Really, the only other players in this second group of 10 who have comparable upside to Uggla are Espinosa, Walker and Ackley. But all three have clear shortcomings, too -- a low contact rate for Espinosa, a relatively low home run ceiling for Walker and a slow progression for Ackley. If you draft one of them as your starter in a mixed league, you're just crossing your fingers and hoping for the best.
I suppose some might include Kendrick among that group, which is why I rank him next on the list, but that's one case where I disagree with public perception. As a free-swinger with modest base-stealing ability, if he doesn't replicate the 18 homers he hit in 2011 -- which, to this point, is looking like an outlier for his career -- he doesn't have anything to fall back on. And yet everyone loves him because he compiled a .360 batting average in the minor leagues during George W. Bush's first term as president. Whatever. I'm pretty sure that by ranking him there, I won't be the one who drafts Kendrick, and that's all I care about.

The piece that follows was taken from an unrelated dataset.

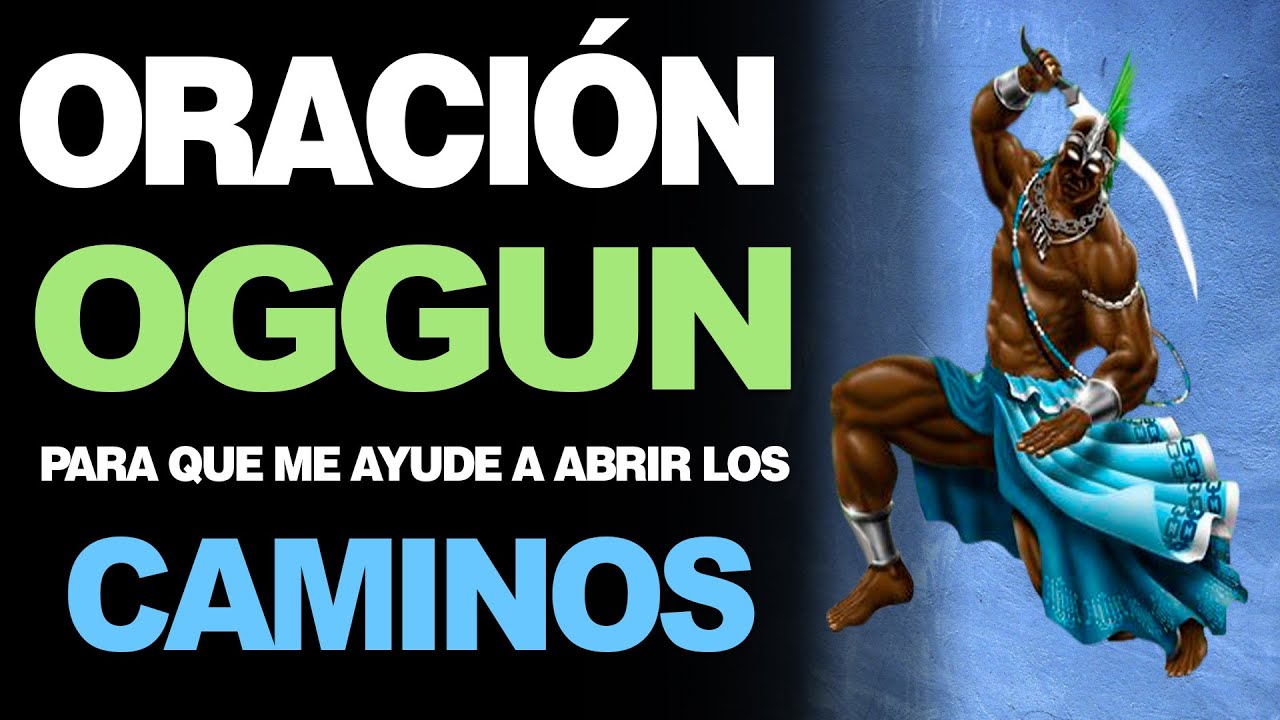 🙏 Oración Poderosa Oggun PARA ABRIR LOS CAMINOS CERRADOS – 100% Efectiva 🙇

To be honest, I'd just as soon take Scutaro or Jemile Weeks, provided they have regular jobs to open next season. Scutaro isn't anything special, of course, but somehow, some way, he manages to get his points when he's playing. It took a trade to the Giants to make it happen this season, but hey, it happened.
Between Weeks, Forsythe, and Beckham, you have what figures to be your last shot at an upside pick before the position turns to sludge. None of the three is a safe bet, of course, but we've seen speed from Weeks before, power from Beckham before and a little bit of everything from Forsythe before. If we knew the Padres were committed to Forsythe for the long haul, he might leapfrog a couple players on this list, but with top prospect Jedd Gyorko breathing down his neck, he may ultimately prove to be fool's gold.
And it's not like he's such hot stuff anyway. At best, we're talking Walker-like production from him.